Questions about scene geometry:
# # # #
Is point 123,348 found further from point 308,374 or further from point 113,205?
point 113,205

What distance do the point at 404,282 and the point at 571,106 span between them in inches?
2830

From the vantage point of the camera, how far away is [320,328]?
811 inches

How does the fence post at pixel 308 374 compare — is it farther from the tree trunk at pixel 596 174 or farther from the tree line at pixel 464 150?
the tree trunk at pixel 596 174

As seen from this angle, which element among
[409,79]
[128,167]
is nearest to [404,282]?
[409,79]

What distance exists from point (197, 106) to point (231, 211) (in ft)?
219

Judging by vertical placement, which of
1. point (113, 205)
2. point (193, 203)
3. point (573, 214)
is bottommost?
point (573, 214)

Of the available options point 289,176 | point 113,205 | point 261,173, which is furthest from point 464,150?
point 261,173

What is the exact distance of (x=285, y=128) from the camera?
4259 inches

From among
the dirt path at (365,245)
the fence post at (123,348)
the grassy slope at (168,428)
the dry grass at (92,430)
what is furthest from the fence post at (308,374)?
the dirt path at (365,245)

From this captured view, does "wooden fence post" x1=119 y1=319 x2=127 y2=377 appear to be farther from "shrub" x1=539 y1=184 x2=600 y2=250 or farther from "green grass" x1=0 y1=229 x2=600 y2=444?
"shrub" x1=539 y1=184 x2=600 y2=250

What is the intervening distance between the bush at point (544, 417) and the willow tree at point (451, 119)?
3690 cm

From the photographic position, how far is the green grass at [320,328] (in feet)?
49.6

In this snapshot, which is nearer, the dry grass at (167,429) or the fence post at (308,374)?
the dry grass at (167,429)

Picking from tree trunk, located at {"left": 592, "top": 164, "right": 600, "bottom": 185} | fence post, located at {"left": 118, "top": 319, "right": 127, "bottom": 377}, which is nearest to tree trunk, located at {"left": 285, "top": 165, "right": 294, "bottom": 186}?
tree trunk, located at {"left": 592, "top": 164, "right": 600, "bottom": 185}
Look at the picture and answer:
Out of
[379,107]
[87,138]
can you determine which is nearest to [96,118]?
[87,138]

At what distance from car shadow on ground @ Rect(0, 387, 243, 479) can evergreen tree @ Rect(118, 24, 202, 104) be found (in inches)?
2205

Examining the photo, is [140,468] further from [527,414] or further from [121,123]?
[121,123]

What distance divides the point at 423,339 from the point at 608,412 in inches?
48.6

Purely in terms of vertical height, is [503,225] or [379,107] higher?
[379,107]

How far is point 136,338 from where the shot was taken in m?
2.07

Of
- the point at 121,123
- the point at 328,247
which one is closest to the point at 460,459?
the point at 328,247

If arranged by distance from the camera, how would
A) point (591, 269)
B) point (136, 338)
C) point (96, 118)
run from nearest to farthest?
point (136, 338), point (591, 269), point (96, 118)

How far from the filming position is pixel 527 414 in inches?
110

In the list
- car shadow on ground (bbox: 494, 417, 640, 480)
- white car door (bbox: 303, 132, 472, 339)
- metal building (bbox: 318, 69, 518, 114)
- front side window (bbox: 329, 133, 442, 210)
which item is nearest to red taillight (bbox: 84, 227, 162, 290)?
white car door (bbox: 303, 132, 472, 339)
# # # #
■ **Goal**: Copy all the records above precisely.

■ **Full output**:
Is point 123,348 found further from point 308,374 or further from point 113,205?
point 113,205

What distance do the point at 404,282 and the point at 571,106 span between them in inches?
2830

From the vantage point of the camera, how far away is [320,328]?
811 inches

How does the fence post at pixel 308 374 compare — is it farther from the tree trunk at pixel 596 174 or farther from the tree line at pixel 464 150?
the tree trunk at pixel 596 174

As seen from this angle, which element among
[409,79]
[128,167]
is nearest to [404,282]?
[409,79]

What distance exists from point (197, 106) to point (231, 211) (in ft)?
219

Judging by vertical placement, which of
1. point (113, 205)
2. point (193, 203)
3. point (573, 214)
is bottommost?
point (573, 214)

Of the available options point 289,176 | point 113,205 | point 261,173, which is furthest from point 464,150?
point 261,173

What is the exact distance of (x=285, y=128) from the camera?
4259 inches

From among
the dirt path at (365,245)
the fence post at (123,348)
the grassy slope at (168,428)
the dry grass at (92,430)
what is furthest from the fence post at (308,374)?
the dirt path at (365,245)

From this captured view, does "wooden fence post" x1=119 y1=319 x2=127 y2=377 appear to be farther from "shrub" x1=539 y1=184 x2=600 y2=250 or farther from "green grass" x1=0 y1=229 x2=600 y2=444?
"shrub" x1=539 y1=184 x2=600 y2=250

What is the intervening distance between the bush at point (544, 417) and the willow tree at point (451, 119)?
3690 cm

From the photographic position, how far is the green grass at [320,328] (in feet)?
49.6

In this snapshot, which is nearer, the dry grass at (167,429) or the fence post at (308,374)?
the dry grass at (167,429)

Picking from tree trunk, located at {"left": 592, "top": 164, "right": 600, "bottom": 185} | fence post, located at {"left": 118, "top": 319, "right": 127, "bottom": 377}, which is nearest to tree trunk, located at {"left": 285, "top": 165, "right": 294, "bottom": 186}?
tree trunk, located at {"left": 592, "top": 164, "right": 600, "bottom": 185}
Look at the picture and answer:
Out of
[379,107]
[87,138]
can you determine which is nearest to [96,118]?
[87,138]

At what distance from car shadow on ground @ Rect(0, 387, 243, 479) can evergreen tree @ Rect(118, 24, 202, 104) be found (in inches)?
2205

Examining the photo, is [140,468] further from [527,414] or further from [121,123]?
[121,123]

What distance divides the point at 423,339 from the point at 608,412 in inches?
48.6

Purely in terms of vertical height, is [503,225] or [379,107] higher?
[379,107]

How far is point 136,338 from where the shot was taken in m?
2.07

Of
- the point at 121,123
- the point at 328,247
which one is closest to the point at 460,459?
the point at 328,247

If arranged by distance from the camera, how would
A) point (591, 269)
B) point (136, 338)
C) point (96, 118)
run from nearest to farthest?
point (136, 338), point (591, 269), point (96, 118)

How far from the filming position is pixel 527 414 in inches?
110

In the list
- car shadow on ground (bbox: 494, 417, 640, 480)
- white car door (bbox: 303, 132, 472, 339)
- metal building (bbox: 318, 69, 518, 114)
- front side window (bbox: 329, 133, 442, 210)
which item is nearest to red taillight (bbox: 84, 227, 162, 290)?
white car door (bbox: 303, 132, 472, 339)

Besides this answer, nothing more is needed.